Seite ->
###
Das tridentinische Conzil vermochte nicht, den Glauben herzustellen; anstatt, wie die Reformation in Deutschland, der Vernunft ihr Recht einzuräumen, verharrten die Dogmen in ihrer Starrheit und Unuinstösslichkeit; die Hierarchie wurde nur noch absoluter. Die Folge war Religiosität in den Worten, Heuchelei und Falschheit in den Sitten, im öffentlichen und privaten Leben. Gegen die Fremdherrschaft wurde man gleichgiltig; das Gefühl der Nationalität, das sich anderswo kräftig entwickelte, verstummte in Italien; ja man war eitel auf einen falschen Kosmopolitismus. Auch das Gefühl der Kunst und Poesie ging verloren, und es blieb nur ein prosaischer Begriff von mechanischer Vollendung, Regelmässigkeit und Correktheit übrig. Das Italienische ward wie eine todte Sprache bearbeitet und fixirt, der Styl auf eine vorzüglich dem Petrarca und Boccaccio entlehnte Phraseologie reduzirt; man beschäftigte sich fast nur noch mit den äusserlichen Eigenschaften der Worte. So konnte dem Tasso nicht gelingen, was er erstrebte, ein Epos auf ernster, religiös historischer Grundlage, in einer Zeit, die allen Ernstes und aller Würde entbehrte. Aber da er wirklich Dichter war, fand er das, was seine Zeit noch Lebensfähiges enthielt; eine lyrische, subjektive, musikalische Welt, die Elegie und das Idyll, Ausdruck eines Volkes, das in seiner Dekadenz zum Weiblichen hinneigt, nervös und sentimental geworden ist (p. 212 und 217).
###
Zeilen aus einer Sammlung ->

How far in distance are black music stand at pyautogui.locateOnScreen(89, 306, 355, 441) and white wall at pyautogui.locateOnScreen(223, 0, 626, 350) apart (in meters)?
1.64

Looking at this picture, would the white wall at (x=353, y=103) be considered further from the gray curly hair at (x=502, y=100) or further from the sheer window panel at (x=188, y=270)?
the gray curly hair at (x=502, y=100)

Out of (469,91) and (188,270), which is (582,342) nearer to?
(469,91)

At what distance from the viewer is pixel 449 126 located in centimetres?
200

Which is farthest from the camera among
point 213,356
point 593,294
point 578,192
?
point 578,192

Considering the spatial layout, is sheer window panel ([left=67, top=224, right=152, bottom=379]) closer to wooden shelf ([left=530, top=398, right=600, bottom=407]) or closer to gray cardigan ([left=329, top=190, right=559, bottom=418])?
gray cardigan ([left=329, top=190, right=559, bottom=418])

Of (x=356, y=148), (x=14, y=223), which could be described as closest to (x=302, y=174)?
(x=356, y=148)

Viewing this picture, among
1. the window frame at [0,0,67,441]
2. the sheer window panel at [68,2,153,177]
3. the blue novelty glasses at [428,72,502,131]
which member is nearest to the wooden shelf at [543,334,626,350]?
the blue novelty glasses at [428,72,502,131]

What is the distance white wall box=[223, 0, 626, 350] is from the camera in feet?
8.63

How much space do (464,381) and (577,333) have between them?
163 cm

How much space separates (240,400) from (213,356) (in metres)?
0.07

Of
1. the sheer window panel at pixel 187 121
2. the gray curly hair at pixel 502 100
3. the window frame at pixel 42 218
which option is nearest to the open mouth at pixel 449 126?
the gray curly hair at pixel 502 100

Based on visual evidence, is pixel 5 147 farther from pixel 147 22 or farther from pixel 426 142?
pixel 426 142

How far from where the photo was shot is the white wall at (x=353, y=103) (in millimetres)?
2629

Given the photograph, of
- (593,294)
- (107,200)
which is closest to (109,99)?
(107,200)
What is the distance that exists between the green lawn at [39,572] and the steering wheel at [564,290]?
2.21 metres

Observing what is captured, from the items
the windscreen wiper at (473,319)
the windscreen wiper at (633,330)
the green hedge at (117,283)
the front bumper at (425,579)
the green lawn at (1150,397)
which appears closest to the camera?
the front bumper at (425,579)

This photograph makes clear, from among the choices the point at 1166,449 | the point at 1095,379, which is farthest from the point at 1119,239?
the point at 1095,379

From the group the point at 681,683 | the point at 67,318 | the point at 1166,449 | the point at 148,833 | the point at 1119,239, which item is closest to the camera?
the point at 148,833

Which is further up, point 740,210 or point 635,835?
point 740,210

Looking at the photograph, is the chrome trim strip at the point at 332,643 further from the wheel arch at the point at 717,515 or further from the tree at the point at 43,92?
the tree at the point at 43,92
###
Aufgabe -> Schreiben Sie die Fortsetzung des Textes über Tasso und die italienische Dichtung nach dem tridentinischen Konzil, beginnend nach seinem letzten Satz.

Ergebnis ->
Das 17. Jahrhundert hat man als das Zeitalter der Corruption bezeichnet; es ist vielmehr lediglich die Fortsetzung und Folge der vorhergehenden Dekadenz. Anstatt der Restauration der Religion bringt die gewaltsame Unterdrückung des geistigen Fortschrittes eine ungläubige, sinnliche, gleichgiltige

Gesellschaft hervor, rhetorisch in den Formen, abgeschmackt im Wesen (p. 271). Italien war von da ab aus der europäischen Bewegung und der modernen Welt ausgeschlossen, und glich mehr einem Museum als einer lebendigen menschlichen Gesellschaft (p. 251). Die Poesie wird vollends akademisches und literarisches Handwerk. Es ist die Zeit der tausend Akademieen, die Zeit der Arkadia, der süsslich abgeschmackten Darstellung des Schäferlebens als des goldenen Zeitalters. Alles dreht sich um die Phrase, den gesuchten, preziösen Ausdruck, funkelnden Bilderreichthum und Concettismus; der glänzendste Repräsentant dieses Seicentistenstyles ist Marini. Das Wort erhält Werth an sich ohne Rücksicht auf den Inhalt, nur als Melodie, und immer bedeutender wird das zuerst beim Petrarca erschienene und dann bis zum Tasso mehr und mehr entwickelte rein musikalische Element der Poesie, bis endlich die ganz saftlos gewordene Literatur in der Musik erstirbt, und das Melodrama und musikalische Drama allein das Feld behaupten. Zum letzten Male erscheint die Poesie im Metastasio, dessen Werth gerade darin beruht, dass er das vollendete Bild der zeitgenössischen Gesellschaft gezeichnet, einer Gesellschaft, „die sich ihrer Auflösung nahte, deren Institutionen noch heroisch und feudal waren, eine Materie leer von dem Geiste, der sie einst beseelte, und die unter jenem heroischen Anschein schläfrig, gedankenlos, verweichlicht, idyllisch, elegisch und plebejisch war" (p. 400). So spiegelt sie sich in seinen an der Oberfläche tragisch-heroischen, im Wesen idyllisch-komischen Dramen. Den Nachfolgern schienen seine Melodien noch nicht musikalisch genug, und das Wort gerieth ganz unter die Herrschaft des Tones.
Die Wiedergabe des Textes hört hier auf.